Source records:
--

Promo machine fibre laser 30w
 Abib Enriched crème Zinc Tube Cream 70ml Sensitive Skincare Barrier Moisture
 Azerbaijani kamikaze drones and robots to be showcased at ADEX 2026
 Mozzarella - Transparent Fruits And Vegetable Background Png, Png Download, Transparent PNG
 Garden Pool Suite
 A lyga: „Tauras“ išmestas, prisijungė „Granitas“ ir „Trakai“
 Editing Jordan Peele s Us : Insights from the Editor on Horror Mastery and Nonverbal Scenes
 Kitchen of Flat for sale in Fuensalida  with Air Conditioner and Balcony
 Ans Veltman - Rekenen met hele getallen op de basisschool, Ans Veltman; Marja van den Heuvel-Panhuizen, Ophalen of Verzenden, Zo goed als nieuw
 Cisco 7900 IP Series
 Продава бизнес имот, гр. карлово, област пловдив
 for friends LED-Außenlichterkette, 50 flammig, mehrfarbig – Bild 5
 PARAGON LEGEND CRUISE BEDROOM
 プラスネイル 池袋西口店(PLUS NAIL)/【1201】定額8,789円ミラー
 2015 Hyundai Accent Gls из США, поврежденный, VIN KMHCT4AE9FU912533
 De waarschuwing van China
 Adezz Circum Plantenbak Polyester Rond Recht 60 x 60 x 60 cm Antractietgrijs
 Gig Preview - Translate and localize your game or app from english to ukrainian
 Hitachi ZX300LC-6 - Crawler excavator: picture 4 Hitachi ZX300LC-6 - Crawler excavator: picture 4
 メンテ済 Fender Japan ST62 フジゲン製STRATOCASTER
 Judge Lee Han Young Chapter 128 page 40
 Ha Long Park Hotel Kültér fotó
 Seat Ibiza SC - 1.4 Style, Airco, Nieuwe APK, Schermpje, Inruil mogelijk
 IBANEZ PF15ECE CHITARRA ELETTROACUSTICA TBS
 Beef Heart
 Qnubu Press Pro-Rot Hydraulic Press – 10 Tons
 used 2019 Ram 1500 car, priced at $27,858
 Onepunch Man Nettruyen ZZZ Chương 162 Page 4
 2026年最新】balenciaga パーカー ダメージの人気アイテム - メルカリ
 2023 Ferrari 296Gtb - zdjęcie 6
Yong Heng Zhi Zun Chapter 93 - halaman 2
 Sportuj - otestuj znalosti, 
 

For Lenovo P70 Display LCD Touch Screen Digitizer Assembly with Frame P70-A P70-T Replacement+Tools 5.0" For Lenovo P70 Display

--

What is expected: Send back all the records above word for word.

Answer for this exercise:
Promo machine fibre laser 30w
 Abib Enriched crème Zinc Tube Cream 70ml Sensitive Skincare Barrier Moisture
 Azerbaijani kamikaze drones and robots to be showcased at ADEX 2026
 Mozzarella - Transparent Fruits And Vegetable Background Png, Png Download, Transparent PNG
 Garden Pool Suite
 A lyga: „Tauras“ išmestas, prisijungė „Granitas“ ir „Trakai“
 Editing Jordan Peele s Us : Insights from the Editor on Horror Mastery and Nonverbal Scenes
 Kitchen of Flat for sale in Fuensalida  with Air Conditioner and Balcony
 Ans Veltman - Rekenen met hele getallen op de basisschool, Ans Veltman; Marja van den Heuvel-Panhuizen, Ophalen of Verzenden, Zo goed als nieuw
 Cisco 7900 IP Series
 Продава бизнес имот, гр. карлово, област пловдив
 for friends LED-Außenlichterkette, 50 flammig, mehrfarbig – Bild 5
 PARAGON LEGEND CRUISE BEDROOM
 プラスネイル 池袋西口店(PLUS NAIL)/【1201】定額8,789円ミラー
 2015 Hyundai Accent Gls из США, поврежденный, VIN KMHCT4AE9FU912533
 De waarschuwing van China
 Adezz Circum Plantenbak Polyester Rond Recht 60 x 60 x 60 cm Antractietgrijs
 Gig Preview - Translate and localize your game or app from english to ukrainian
 Hitachi ZX300LC-6 - Crawler excavator: picture 4 Hitachi ZX300LC-6 - Crawler excavator: picture 4
 メンテ済 Fender Japan ST62 フジゲン製STRATOCASTER
 Judge Lee Han Young Chapter 128 page 40
 Ha Long Park Hotel Kültér fotó
 Seat Ibiza SC - 1.4 Style, Airco, Nieuwe APK, Schermpje, Inruil mogelijk
 IBANEZ PF15ECE CHITARRA ELETTROACUSTICA TBS
 Beef Heart
 Qnubu Press Pro-Rot Hydraulic Press – 10 Tons
 used 2019 Ram 1500 car, priced at $27,858
 Onepunch Man Nettruyen ZZZ Chương 162 Page 4
 2026年最新】balenciaga パーカー ダメージの人気アイテム - メルカリ
 2023 Ferrari 296Gtb - zdjęcie 6
Yong Heng Zhi Zun Chapter 93 - halaman 2
 Sportuj - otestuj znalosti, 
 

For Lenovo P70 Display LCD Touch Screen Digitizer Assembly with Frame P70-A P70-T Replacement+Tools 5.0" For Lenovo P70 Display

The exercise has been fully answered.